* START GIVEN INFORMATION *

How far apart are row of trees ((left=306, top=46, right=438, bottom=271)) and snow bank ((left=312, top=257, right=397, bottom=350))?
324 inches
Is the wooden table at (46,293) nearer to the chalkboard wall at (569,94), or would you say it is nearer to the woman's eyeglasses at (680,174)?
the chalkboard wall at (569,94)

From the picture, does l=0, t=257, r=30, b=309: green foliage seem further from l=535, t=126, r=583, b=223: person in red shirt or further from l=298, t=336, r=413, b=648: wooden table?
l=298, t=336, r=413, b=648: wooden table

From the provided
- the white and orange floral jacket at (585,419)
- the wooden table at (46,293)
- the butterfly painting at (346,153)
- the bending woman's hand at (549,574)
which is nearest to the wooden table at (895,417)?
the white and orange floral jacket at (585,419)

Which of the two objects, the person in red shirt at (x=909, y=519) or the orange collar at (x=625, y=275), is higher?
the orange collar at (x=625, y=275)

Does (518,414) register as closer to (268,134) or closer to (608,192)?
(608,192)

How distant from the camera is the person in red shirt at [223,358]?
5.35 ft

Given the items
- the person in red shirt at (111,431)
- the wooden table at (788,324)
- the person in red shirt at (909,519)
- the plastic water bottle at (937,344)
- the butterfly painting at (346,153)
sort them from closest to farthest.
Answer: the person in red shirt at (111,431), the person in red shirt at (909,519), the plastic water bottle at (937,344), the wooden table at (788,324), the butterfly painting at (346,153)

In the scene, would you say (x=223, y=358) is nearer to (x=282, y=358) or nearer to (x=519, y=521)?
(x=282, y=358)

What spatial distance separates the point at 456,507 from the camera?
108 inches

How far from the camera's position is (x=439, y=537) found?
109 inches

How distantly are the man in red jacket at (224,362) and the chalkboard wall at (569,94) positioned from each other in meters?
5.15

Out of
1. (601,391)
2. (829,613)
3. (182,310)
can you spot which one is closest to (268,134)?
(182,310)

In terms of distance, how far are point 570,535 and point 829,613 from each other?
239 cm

* END GIVEN INFORMATION *

- WHAT THIS TASK INVOLVES: Copy the entries above word for word, beginning at the line that contains "Which of the" and continuing through the final line of the entries.

- ANSWER BELOW:
Which of the two objects, the person in red shirt at (x=909, y=519) or the orange collar at (x=625, y=275), is higher?
the orange collar at (x=625, y=275)

Does (518,414) register as closer to (268,134) or closer to (608,192)?
(608,192)

How distant from the camera is the person in red shirt at [223,358]?
5.35 ft

Given the items
- the person in red shirt at (111,431)
- the wooden table at (788,324)
- the person in red shirt at (909,519)
- the plastic water bottle at (937,344)
- the butterfly painting at (346,153)
sort them from closest to farthest.
Answer: the person in red shirt at (111,431), the person in red shirt at (909,519), the plastic water bottle at (937,344), the wooden table at (788,324), the butterfly painting at (346,153)

In the scene, would you say (x=223, y=358) is nearer to (x=282, y=358) or nearer to (x=519, y=521)?
(x=282, y=358)

What spatial distance separates the point at 456,507 from the camera?
108 inches

How far from the camera's position is (x=439, y=537) found?
109 inches

How distantly are the man in red jacket at (224,362) and the chalkboard wall at (569,94) positioned from each other in meters?
5.15

Out of
1. (601,391)
2. (829,613)
3. (182,310)
can you spot which one is closest to (268,134)?
(182,310)

In terms of distance, how far are point 570,535 and point 829,613 from each other?
239 cm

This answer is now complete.